Awake or sleeping, the security of First Regiment would rest this night in the hands of Lee Hartford. It was he who bore the final responsibility for allowing no living thing to enter the Barracks except in a well-scrubbed safety-suit; for assuring that the air his sleeping comrades breathed was sterile and dustless; that the Syphon's poisonous bug-juice was of the proper pH and germicidity; and for checking that the whereabouts of every Axenite on Kansas was reflected on the Status Board. That these duties were complex was attested by the assignment of a Service Company officer to the Board, a woman who would watch the Board's bands of lights and meters every moment. Hartford could sleep; he was the Responsible Male. Mrs. Paula Piacentelli, 1/Lt. S.C. (Gnotobiotics Spec.), had to remain awake: she was the Knowledgeable Woman.
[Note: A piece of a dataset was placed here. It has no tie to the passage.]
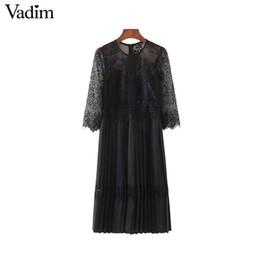 voir à travers une robe moulante en dentelle noire Promotion Vadim femmes sexy dentelle patchwork en mousseline de soie midi robe voir à travers creux sur plissé femme casual robes noires robes QA482 Y190424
Hartford found Paula already at her work in the Board Room. Only a bit over five feet tall, Piacentelli's wife was concentrated woman of the most splendid sort. When Hartford had told her that Pia was taking the picket, she frowned. "I hope he doesn't plan anything foolish."
"Me? Foolish?" Piacentelli demanded from the elevator. He walked up, clammed shut in his blue safety-suit, ready to hit bug-dirt. Under one arm he carried a package sheathed in opaque plastic. Behind him, in the gray safety-suit of an enlisted trooper, was a man Hartford recognized as Corporal Bond, machine-gunner from Pia's platoon. "Lieutenant Gabriel Piacentelli reporting with one man, Sir and Ma'am," he said, saluting his wife and Hartford.
"At ease, Weenie-head," Hartford said. "With you and Bond on picket amidst the sunflowers, I won't sleep a wink all night." He turned to the corporal. "Did you sure-enough volunteer for this duty?" he asked.
"Yes, sir!" Bond said. "I voluntarily assumed the duty of absorbing a fifth of Lt. Piacentelli's Class-VI Scotch. The Lieutenant was kind enough to reciprocate by offering me this tour."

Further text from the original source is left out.